Collected material
++++++++
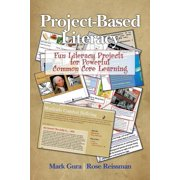 Project Based Literacy : Fun Literacy Projects for Powerful Common Core Learning
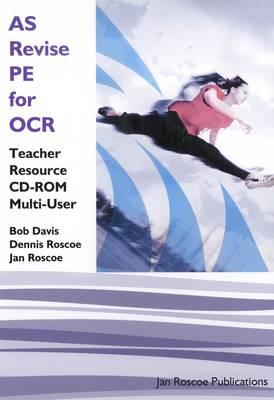 AS Revise PE for OCR Teacher Resource CD-ROM Multi User Version: AS/A2 PE Revise Series - AS/A2 Revise PE Series (CD-ROM)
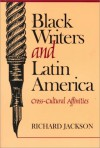 Black Writers Latin Amer - Pa - Richard L. Jackson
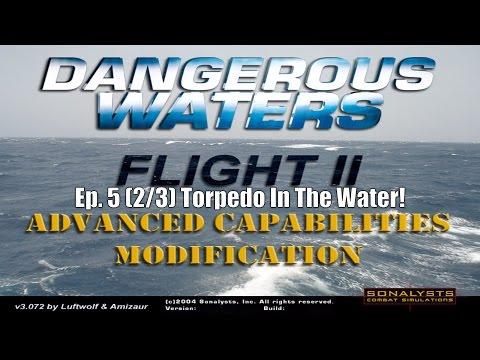 Dangerous Waters Ep. 5 (2/3) Torpedo In The Water!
++++++++
Exercise prompt
Your task is to copy exactly the lines from the line containing "Black Writers Latin" through the final line of the listing above and to omit every picture.

Solution
 Black Writers Latin Amer - Pa - Richard L. Jackson
 Dangerous Waters Ep. 5 (2/3) Torpedo In The Water!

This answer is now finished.